• **Document**:
########################################
Par Press TV Staff Writer
L’Iran et l’Afghanistan, deux pays voisins d’Asie du Sud, n’ont pas de différends territoriaux majeurs, mais un désaccord persistant sur la répartition des ressources en eau partagées menace leurs relations depuis deux siècles.
Récemment, le problème a encore plus fait surface vu longues périodes de sécheresse dans le sud-est de l’Iran, obligeant les autorités iraniennes à intensifier la pression sur le gouvernement de facto des talibans à Kaboul pour donner à l’Iran sa part de l’eau du fleuve Hirmand.
Les différends sur l’eau entre l’Iran et l’Afghanistan remontent aux années 1870, lorsque l’Afghanistan était sous contrôle britannique. Un officier britannique a tracé la frontière Iran-Afghanistan le long du bras principal de la rivière Hirmand, qui séparait également Hérat de l’Iran.
En 1939, les gouvernements iranien et afghan de l’époque ont signé un traité sur le partage de l’eau du fleuve, mais les Afghans ne l’ont pas ratifié.
########################################
• **Matériel fourni**:
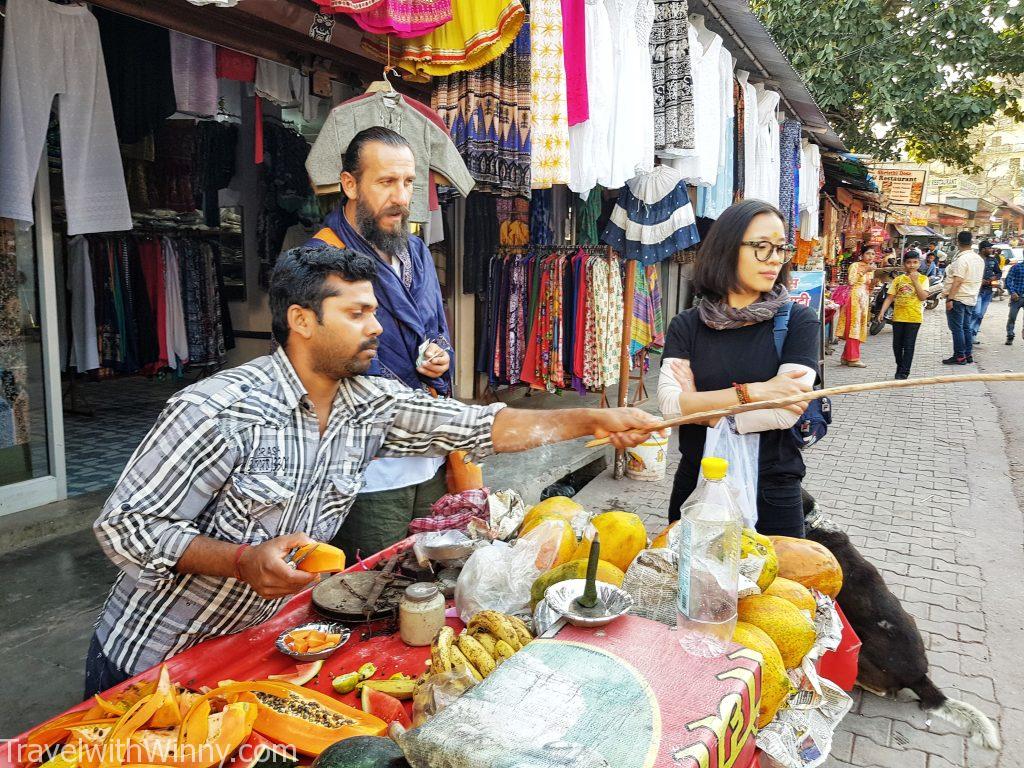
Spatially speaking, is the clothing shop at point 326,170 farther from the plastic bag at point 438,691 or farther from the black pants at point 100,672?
the plastic bag at point 438,691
########################################
• **Énoncé 1**: D'après le document, en quelle année les gouvernements iranien et afghan ont-ils signé un traité sur le partage de l'eau du Hirmand ?
• **Énoncé 2**: Poursuivez le document sur le conflit de l'eau entre l'Iran et l'Afghanistan à partir de sa dernière phrase.

• **Réponse 1**: En 1939.

• **Réponse 2**:
En 1973, les deux parties ont finalement signé un accord qui acceptait le débit d’eau vers l’Iran à 22 mètres cubes par seconde ou 820 millions de mètres cubes d’eau par an avec une option pour l’Iran d’acheter quatre mètres cubes supplémentaires par seconde en « normal ».
Cependant, l’accord n’a été ni ratifié ni pleinement mis en œuvre en raison de développements politiques, notamment un coup d’État de 1973 en Afghanistan, l’occupation soviétique de l’Afghanistan la même année et enfin la montée au pouvoir des talibans en 1995.
Alors que l’Afghanistan est en guerre depuis 40 ans, l’approvisionnement a été erratique. Une grave sécheresse dans une grande partie de l’Afghanistan incite à construire de nouveaux barrages, montant ainsi les tensions avec l’Iran. Téhéran avait déjà exprimé sa crainte que l’immense barrage de Salma financé par l’Inde dans la province occidentale d’Hérat, inauguré en 2016, ne voie son approvisionnement en eau réduit.
Au centre du différend, cependant, se trouve la rivière Hirmand, qui traverse une grande partie de l’Afghanistan depuis sa source dans les montagnes au nord de Kaboul, alimentant les zones humides du Sistan dans les régions frontalières des deux pays.
Depuis que les talibans ont pris le pouvoir en 2021, les autorités de Kaboul ont mis l’accent sur le respect du traité Hirmand, mais dans la pratique, l’Iran n’a pas reçu sa part d’eau du fleuve.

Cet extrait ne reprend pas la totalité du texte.